A la faveur de discussions récentes avec des PME et ETI, en particulier industrielles, une question, pourtant classique, est réapparue dans les échanges : comment une Startup peut-elle rester « si longtemps » déficitaire ? Alors que « nous », nous ne pouvons pas nous le permettre ?…
Cette question semble d’autant plus légitime que lorsque l’on regarde rapidement ce que l’on nomme une « Startup », souvent elle ressemble à une PME « classique », si ce n’est qu’elle travaille sur un produit lié au Digital. Mais cette légère spécificité ne semble pas, de prime abord, justifier en soi « l’autorisation » de pertes financières récurrentes.
Sauf si, peut-être, l’on identifie une autre spécificité attendue des Startups : une offre avec un « switching cost » très élevé.
Le switching cost est le coût de substitution : c’est-à-dire ce que coûte, d’un point de vue monétaire, temps, efforts… le fait de changer de fournisseur.
Si l’on fait donc l’hypothèse qu’une Start-up, développant une offre digitale ou technologique, réussit à construire une offre avec un switching cost très élevé, alors ses clients deviennent « captifs », et la monétisation rentable future devient probable : faible coût d’entretien de la relation client, proposition d’offres et services complémentaires à fortes marges, etc…
Dans ce cas, cela peut justifier la priorité donnée à l’acquisition clients, puisqu’un client qui n’est pas gagné par cette Startup risque d’être gagné par une autre, et devenir alors « incapturable », du fait de ces switching costs élevés.
Et pour permettre cette acquisition clients agressive, il faut que les partenaires financiers acceptent que l’entreprise soit en perte pendant cette phase d’acquisition, et d’attendre une phase ultérieure du marché, qui sera alors « équipé », pour que l’entreprise puisse devenir bénéficiaire.
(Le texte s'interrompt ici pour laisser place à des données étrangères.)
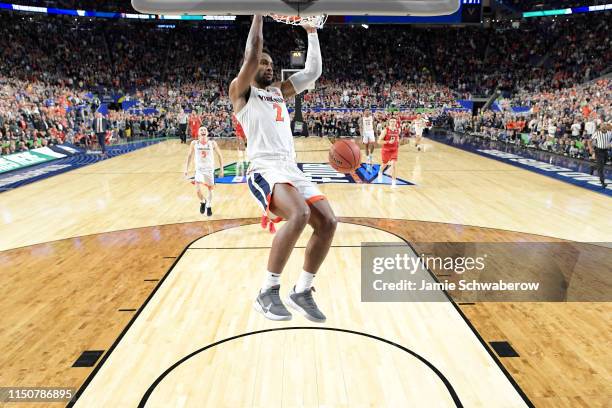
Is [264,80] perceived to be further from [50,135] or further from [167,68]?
[167,68]

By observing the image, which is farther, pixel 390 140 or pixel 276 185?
pixel 390 140

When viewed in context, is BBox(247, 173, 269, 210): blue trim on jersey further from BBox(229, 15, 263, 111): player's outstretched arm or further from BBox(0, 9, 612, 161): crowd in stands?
BBox(0, 9, 612, 161): crowd in stands

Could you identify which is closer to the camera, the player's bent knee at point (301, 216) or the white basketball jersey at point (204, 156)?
the player's bent knee at point (301, 216)

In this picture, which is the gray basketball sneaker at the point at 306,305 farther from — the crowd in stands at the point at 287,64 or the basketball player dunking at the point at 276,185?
the crowd in stands at the point at 287,64

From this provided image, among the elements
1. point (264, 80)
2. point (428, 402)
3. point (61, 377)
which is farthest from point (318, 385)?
point (264, 80)

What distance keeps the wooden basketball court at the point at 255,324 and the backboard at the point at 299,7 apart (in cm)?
262

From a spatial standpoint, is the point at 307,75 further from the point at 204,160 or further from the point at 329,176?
the point at 329,176

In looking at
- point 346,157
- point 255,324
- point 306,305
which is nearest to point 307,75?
→ point 346,157

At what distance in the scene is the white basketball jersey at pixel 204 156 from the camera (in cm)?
835

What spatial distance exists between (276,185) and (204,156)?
5354 mm

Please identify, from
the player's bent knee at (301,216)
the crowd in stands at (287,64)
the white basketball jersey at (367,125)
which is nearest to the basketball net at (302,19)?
the player's bent knee at (301,216)

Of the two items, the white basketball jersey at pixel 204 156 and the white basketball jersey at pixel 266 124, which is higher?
the white basketball jersey at pixel 266 124

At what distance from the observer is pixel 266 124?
3.41 meters

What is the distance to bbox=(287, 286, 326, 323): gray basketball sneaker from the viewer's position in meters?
3.24
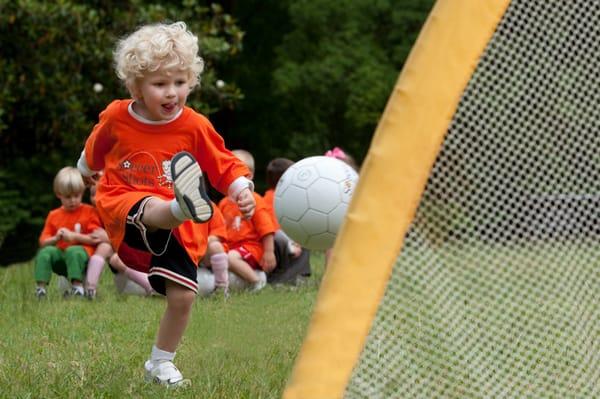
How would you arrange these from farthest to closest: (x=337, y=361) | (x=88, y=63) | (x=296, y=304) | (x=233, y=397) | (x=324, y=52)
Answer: (x=324, y=52) → (x=88, y=63) → (x=296, y=304) → (x=233, y=397) → (x=337, y=361)

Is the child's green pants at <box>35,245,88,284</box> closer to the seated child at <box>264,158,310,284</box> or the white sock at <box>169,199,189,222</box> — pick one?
the seated child at <box>264,158,310,284</box>

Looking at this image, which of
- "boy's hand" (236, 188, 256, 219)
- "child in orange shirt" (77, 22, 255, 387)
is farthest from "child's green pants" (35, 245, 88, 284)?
"boy's hand" (236, 188, 256, 219)

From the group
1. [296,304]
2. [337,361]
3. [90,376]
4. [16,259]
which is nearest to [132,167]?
[90,376]

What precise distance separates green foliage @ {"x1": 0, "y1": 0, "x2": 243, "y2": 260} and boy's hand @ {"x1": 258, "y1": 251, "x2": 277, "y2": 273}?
5.38 meters

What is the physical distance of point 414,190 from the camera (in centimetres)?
305

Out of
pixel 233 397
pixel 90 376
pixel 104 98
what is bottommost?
pixel 104 98

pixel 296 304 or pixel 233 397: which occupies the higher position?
pixel 233 397

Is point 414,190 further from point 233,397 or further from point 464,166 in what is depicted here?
point 233,397

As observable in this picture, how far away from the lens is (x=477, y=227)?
3.13 meters

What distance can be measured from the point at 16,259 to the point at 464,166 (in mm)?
13715

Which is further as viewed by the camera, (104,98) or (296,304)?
(104,98)

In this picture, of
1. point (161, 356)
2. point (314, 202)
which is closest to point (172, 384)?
point (161, 356)

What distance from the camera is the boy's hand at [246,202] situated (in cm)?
458

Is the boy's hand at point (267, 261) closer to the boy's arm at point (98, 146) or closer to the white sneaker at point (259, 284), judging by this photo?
the white sneaker at point (259, 284)
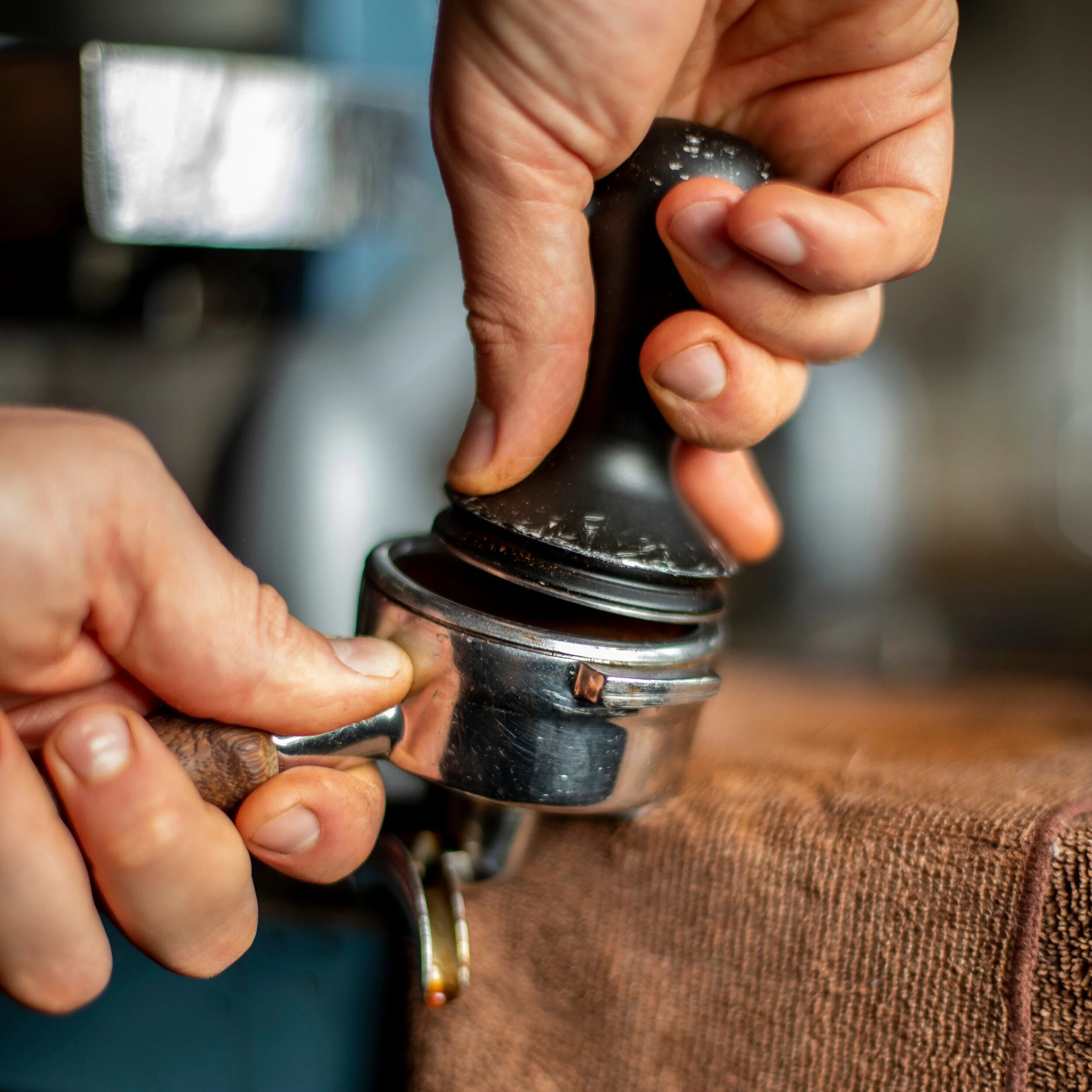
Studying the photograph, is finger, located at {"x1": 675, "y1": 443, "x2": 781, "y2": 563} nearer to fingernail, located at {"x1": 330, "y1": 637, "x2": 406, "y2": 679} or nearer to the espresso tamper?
the espresso tamper

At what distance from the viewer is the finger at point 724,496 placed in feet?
2.27

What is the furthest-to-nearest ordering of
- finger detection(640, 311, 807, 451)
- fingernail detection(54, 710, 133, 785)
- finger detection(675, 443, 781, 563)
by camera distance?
finger detection(675, 443, 781, 563) → finger detection(640, 311, 807, 451) → fingernail detection(54, 710, 133, 785)

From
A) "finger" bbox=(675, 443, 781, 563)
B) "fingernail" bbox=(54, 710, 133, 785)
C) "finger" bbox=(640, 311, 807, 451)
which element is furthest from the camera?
"finger" bbox=(675, 443, 781, 563)

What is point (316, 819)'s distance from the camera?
0.43 metres

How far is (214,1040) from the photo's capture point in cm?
53

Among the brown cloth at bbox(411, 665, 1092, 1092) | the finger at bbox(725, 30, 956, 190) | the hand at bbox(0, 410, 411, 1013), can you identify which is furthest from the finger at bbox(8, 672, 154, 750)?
the finger at bbox(725, 30, 956, 190)

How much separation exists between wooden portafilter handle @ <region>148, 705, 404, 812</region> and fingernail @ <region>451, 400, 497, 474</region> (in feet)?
0.38

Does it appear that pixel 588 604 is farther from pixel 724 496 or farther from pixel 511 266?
pixel 724 496

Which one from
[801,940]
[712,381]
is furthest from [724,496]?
[801,940]

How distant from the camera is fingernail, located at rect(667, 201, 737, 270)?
414 mm

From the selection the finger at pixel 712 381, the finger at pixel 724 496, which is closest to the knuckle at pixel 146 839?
the finger at pixel 712 381

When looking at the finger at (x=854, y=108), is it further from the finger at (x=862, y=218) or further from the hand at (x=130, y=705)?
the hand at (x=130, y=705)

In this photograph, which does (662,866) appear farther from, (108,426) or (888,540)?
(888,540)

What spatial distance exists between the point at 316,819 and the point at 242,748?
0.06m
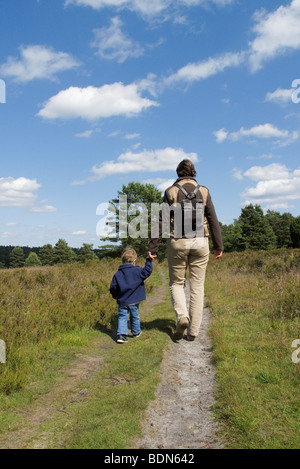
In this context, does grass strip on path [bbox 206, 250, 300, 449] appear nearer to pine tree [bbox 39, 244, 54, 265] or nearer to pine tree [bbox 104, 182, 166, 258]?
pine tree [bbox 104, 182, 166, 258]

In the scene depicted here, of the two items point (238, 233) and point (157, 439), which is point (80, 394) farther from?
point (238, 233)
Ceci explique les points clés observés par les investisseurs VC dans les Startups :
- la taille du marché ;
- le niveau et la croissance du MRR, c’est-à-dire du revenu récurrent mensuel, proxy « collectable » de l’acquisition client ;
- le niveau et l’évolution du « churn », c’est-à-dire le taux de perte de clients, proxy « collectable » du switching cost.
Pour finir ce court éclairage, ajoutons une dernière remarque.
Bien entendu, il ne suffit pas de proposer un modèle de revenus par « abonnement mensuel » pour avoir atteint cette situation de « switching cost » élevé. Mais le mimétisme et les forces de dérive sont grands, et les modèles SaaS se sont « logiquement » répandus de façon en partie excessive. D’autant plus que beaucoup ont perdu de vue que ces caractéristiques visibles de l’extérieur n’étaient qu’un proxy pour l’atteinte d’un avantage stratégique : une offre à switching cost élevé.